▶ **SELECTED EXTRACT**
This script provides an example of how to use OpenAI models with the MacBehaviour package.

If you want to learn more about this package, please refer to the tutorial.

Install and load the package. you can skip it if you have already done it.

install.packages("devtools")
devtools::install_github("xufengduan/MacBehaviour", upgrade = "never")
library("MacBehaviour")

Communicate with one LLM: authenticates API access for the models you are working with.

Replace YOUR_API_KEY to you personal API key. For more information on obtaining API keys for different platforms, refer to this documentation.

For the model ID, you can use gpt-3.5-turbo or choose from this list of OpenAI models.

setKey(api_key = "your_api_key_here", model = "gpt-3.5-turbo")

Load Data: organizes your experimental data from a data frame.

You can find the demo data here. If you want to learn more details, please refer to this tutorial

df <- read.xlsx("./Data_OTPR.xlsx")  # Load your data file
ExperimentItem <- loadData(runList = df$Run, itemList = df$Item, conditionList = df$Condition, promptList = df$Prompt)

Set Experimental Design.

Design <- experimentDesign(ExperimentItem, session = 1, randomItem = FALSE)

Configures model parameters. You can find more parameters here.

gptConfig <- preCheck( data = Design, systemPrompt = "You are a participant in a psychology experiment.", max_tokens = 500)

Run the Experiment.

runExperiment(gptConfig, savePath = "demo_results.csv")

Demo Code - Qianfan Baidu

We have provided a demonstration script for models hosted on Baidu’s Qianfan platform. You can begin by experimenting with free models such as Yi-34B-Chat, or choose from other models like the Meta-Llama and Mixtral families.

For more details on obtaining API and secret keys, refer to this guide. To browse available models, check this list. Be aware that some models require payment for usage, as explained here.

▶ **TASK INSTRUCTIONS**
(A) From the MacBehaviour demo above, return the part that opens with the words containing "Demo Code - Qianfan" and closes with "as explained here.", copied exactly.
(B) In the MacBehaviour demo, which free model on Baidu's Qianfan platform is suggested as a starting point?

▶ **DATA RECORDS**
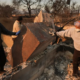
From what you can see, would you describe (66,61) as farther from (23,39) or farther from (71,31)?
(23,39)

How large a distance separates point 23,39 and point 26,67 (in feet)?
2.24

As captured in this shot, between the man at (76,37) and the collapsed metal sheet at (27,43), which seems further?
the man at (76,37)

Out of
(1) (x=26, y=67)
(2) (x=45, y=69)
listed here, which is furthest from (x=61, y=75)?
(1) (x=26, y=67)

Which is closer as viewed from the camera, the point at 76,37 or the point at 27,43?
the point at 27,43

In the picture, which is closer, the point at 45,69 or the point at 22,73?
the point at 22,73

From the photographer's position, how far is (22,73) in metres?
1.69

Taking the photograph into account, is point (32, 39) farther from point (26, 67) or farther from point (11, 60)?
point (11, 60)

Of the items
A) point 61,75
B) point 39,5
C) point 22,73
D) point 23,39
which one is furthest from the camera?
point 39,5

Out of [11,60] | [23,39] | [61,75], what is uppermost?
A: [23,39]

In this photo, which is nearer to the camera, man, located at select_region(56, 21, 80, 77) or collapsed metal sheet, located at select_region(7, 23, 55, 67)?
collapsed metal sheet, located at select_region(7, 23, 55, 67)

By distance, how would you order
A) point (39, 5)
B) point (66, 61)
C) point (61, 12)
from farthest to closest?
point (39, 5), point (61, 12), point (66, 61)

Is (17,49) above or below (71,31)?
below

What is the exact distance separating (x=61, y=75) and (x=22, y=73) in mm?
1297

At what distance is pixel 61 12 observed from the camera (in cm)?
1839
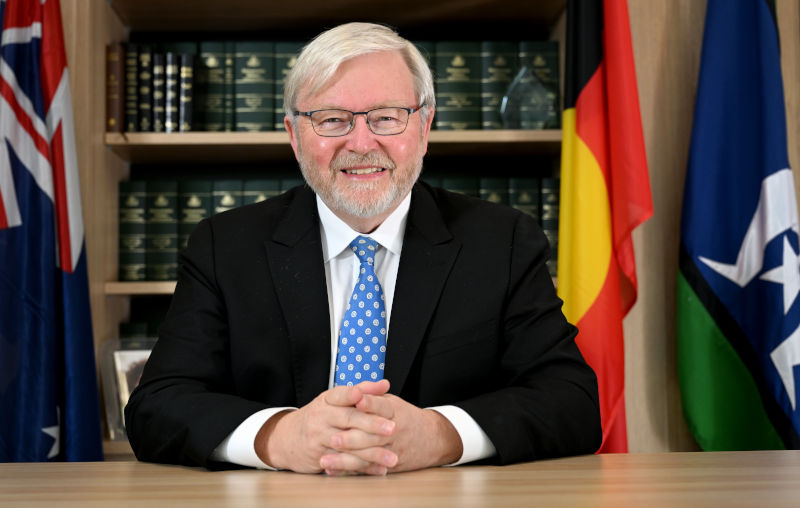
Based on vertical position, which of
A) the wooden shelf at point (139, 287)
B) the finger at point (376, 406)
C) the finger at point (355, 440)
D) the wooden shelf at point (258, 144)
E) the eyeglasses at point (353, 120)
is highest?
the wooden shelf at point (258, 144)

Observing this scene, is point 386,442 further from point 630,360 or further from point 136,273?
point 136,273

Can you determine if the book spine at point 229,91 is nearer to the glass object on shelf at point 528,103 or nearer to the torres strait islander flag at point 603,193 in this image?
the glass object on shelf at point 528,103

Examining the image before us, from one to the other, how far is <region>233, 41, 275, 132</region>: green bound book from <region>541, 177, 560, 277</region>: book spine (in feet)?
3.16

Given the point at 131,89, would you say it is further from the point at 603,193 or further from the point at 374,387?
the point at 374,387

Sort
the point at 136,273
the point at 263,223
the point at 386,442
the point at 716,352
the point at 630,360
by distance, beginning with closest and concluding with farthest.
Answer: the point at 386,442 → the point at 263,223 → the point at 716,352 → the point at 630,360 → the point at 136,273

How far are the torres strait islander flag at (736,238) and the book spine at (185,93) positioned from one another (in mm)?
1627

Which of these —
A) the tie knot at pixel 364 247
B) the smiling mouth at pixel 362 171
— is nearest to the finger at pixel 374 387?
→ the tie knot at pixel 364 247

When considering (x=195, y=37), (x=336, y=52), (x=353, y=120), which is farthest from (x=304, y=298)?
(x=195, y=37)

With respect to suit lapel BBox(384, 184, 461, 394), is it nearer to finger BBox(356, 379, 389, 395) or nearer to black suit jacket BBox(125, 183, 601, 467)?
black suit jacket BBox(125, 183, 601, 467)

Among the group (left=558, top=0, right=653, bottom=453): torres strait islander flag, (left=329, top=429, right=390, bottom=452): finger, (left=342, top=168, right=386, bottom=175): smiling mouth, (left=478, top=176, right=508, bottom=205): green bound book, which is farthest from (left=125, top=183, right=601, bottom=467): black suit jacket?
(left=478, top=176, right=508, bottom=205): green bound book

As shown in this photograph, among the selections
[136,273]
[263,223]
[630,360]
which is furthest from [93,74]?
[630,360]

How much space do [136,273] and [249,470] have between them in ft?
5.79

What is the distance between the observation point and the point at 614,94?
8.04 ft

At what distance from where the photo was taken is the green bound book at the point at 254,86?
2740mm
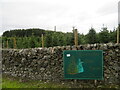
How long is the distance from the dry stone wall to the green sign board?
291mm

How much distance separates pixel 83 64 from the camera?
7.87 m

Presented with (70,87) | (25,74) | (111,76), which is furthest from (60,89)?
(25,74)

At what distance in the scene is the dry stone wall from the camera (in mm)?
7691

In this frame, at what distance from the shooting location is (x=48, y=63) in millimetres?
8914

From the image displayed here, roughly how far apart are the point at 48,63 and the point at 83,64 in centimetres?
195

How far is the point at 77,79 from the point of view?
8062mm

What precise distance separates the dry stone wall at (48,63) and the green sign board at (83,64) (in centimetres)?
29

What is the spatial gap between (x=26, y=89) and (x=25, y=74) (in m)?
2.28

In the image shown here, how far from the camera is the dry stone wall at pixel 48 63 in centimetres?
769

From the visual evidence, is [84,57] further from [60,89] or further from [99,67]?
[60,89]

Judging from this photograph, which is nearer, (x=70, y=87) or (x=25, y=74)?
(x=70, y=87)

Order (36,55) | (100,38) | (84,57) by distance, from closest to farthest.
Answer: (84,57) → (36,55) → (100,38)

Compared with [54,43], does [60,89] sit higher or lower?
A: lower

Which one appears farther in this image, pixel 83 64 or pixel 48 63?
pixel 48 63
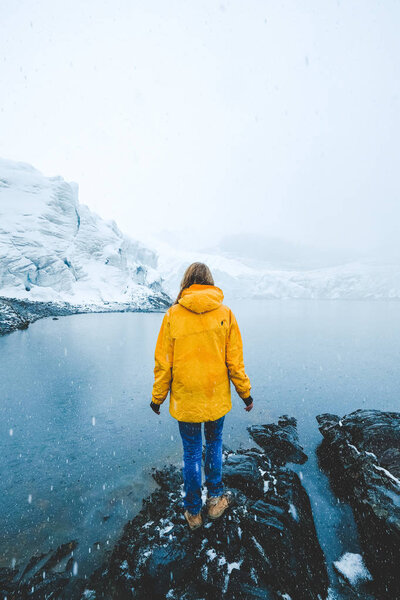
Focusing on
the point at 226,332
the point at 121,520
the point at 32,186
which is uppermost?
the point at 32,186

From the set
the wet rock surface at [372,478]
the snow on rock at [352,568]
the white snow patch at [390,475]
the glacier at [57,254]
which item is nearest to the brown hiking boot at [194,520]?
the snow on rock at [352,568]

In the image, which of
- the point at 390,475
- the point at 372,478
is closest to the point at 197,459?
the point at 372,478

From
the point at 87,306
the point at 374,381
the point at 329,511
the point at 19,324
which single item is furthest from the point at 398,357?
the point at 87,306

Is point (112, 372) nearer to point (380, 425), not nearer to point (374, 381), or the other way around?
point (380, 425)

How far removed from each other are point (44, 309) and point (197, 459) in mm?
42865

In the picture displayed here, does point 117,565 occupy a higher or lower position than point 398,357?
higher

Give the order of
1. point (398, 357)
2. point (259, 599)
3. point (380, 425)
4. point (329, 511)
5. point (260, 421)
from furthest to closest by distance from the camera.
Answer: point (398, 357) → point (260, 421) → point (380, 425) → point (329, 511) → point (259, 599)

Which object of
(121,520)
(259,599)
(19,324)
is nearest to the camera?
(259,599)

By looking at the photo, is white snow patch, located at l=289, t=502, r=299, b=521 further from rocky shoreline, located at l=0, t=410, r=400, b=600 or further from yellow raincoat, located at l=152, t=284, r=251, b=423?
yellow raincoat, located at l=152, t=284, r=251, b=423

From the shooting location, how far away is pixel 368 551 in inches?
144

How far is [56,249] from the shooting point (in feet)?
173

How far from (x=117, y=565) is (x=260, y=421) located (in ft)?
18.8

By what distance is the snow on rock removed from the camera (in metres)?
3.33

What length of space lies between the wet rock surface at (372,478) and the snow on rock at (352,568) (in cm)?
8
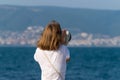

▶ **SET OF ANSWERS**
(A)
Demo Code - Qianfan Baidu

We have provided a demonstration script for models hosted on Baidu’s Qianfan platform. You can begin by experimenting with free models such as Yi-34B-Chat, or choose from other models like the Meta-Llama and Mixtral families.

For more details on obtaining API and secret keys, refer to this guide. To browse available models, check this list. Be aware that some models require payment for usage, as explained here.

(B) Yi-34B-Chat